Taliaferro’s Spruce Grove farm, perched on a ridge about 3,000 feet above sea level, usually rises atop the fabled Humboldt fog. But on a recent morning, dense clouds concealed the vast valley below and obscured nearby mountain peaks. Across the ridge, a burn scar from the 2020 August Complex fire that destroyed more than 1 million acres slashed the land.

This year, Taliaferro is looking to cut costs by hiring just 14 seasonal employees for all seven farms, down from 28 in years past.
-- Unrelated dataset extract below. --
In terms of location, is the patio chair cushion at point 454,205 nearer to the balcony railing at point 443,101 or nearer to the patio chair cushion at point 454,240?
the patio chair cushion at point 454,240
He’s also looking to replace damaged equipment with cheaper materials like PVC for the greenhouses instead of metal, and plastic for the water tanks.

“We lost an entire summer’s water storage,” he said. “I’m not entirely sure what the remedy is for that.”
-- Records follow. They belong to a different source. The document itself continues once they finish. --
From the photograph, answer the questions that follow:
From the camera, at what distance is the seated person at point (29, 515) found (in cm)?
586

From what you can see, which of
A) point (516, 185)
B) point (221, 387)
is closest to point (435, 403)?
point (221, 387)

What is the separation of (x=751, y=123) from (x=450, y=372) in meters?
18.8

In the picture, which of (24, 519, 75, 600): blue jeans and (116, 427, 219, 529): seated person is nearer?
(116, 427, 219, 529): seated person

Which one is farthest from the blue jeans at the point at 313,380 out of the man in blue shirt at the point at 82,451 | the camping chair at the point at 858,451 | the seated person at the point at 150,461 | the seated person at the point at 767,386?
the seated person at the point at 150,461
‘Outdoor is still the gold standard’

Some 50 minutes away in Mendocino County, Nikki Lastreto and her husband, Swami Chaitanya, sit side by side on their living room couch surveying dozens of small containers filled with cannabis samples for this year’s Emerald Cup, known as the “Academy Awards of cannabis” within industry circles. 
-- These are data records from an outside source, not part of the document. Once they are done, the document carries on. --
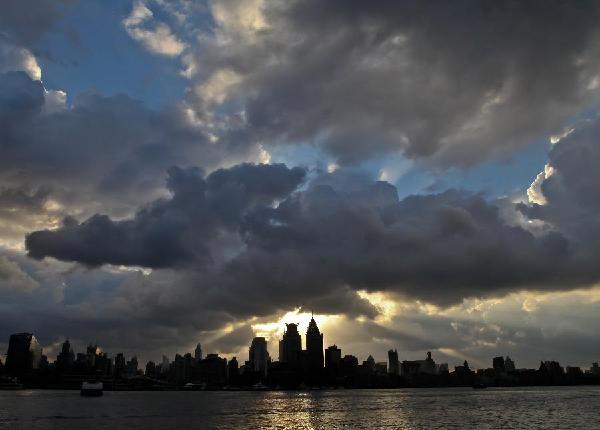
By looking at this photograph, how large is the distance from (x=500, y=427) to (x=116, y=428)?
11535cm

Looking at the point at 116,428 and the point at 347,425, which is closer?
the point at 116,428

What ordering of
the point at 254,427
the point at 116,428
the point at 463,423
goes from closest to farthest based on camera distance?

Lastreto and Chaitanya were snowed in for four weeks when a bitter storm blanketed the bumpy two-mile road that leads to a large meadow where their 190-acre homestead houses their eponymous brand, Swami Select.

On an unseasonably cold April day, the road in was slick with ice and mud as Chaitanya’s SUV bucked and bounced through a maze of trees.

A Phi Beta Kappa graduate of Wesleyan University, Chaitanya traded his East Coast upbringing for San Francisco in 1967 and worked as a filmmaker and photographer before turning to cannabis farming. Now 79, Chaitanya, who was born William Allen Winans, wears a long white beard and the white robes of his adopted religion, Hinduism. His likeness emblazoned on Swami Select containers has become synonymous with craft cannabis.

Swami Chaitanya examines cannabis samples
Swami Chaitanya examines cannabis samples for the annual Emerald Cup competition.Alicia Victoria Lozano / NBC News

Lastreto, a former television and newspaper journalist, holds a notebook and pen as Chaitanya picks up a nugget and closely inspects it with a magnifying glass. He pinches and squeezes the sample, sniffing it for quality. 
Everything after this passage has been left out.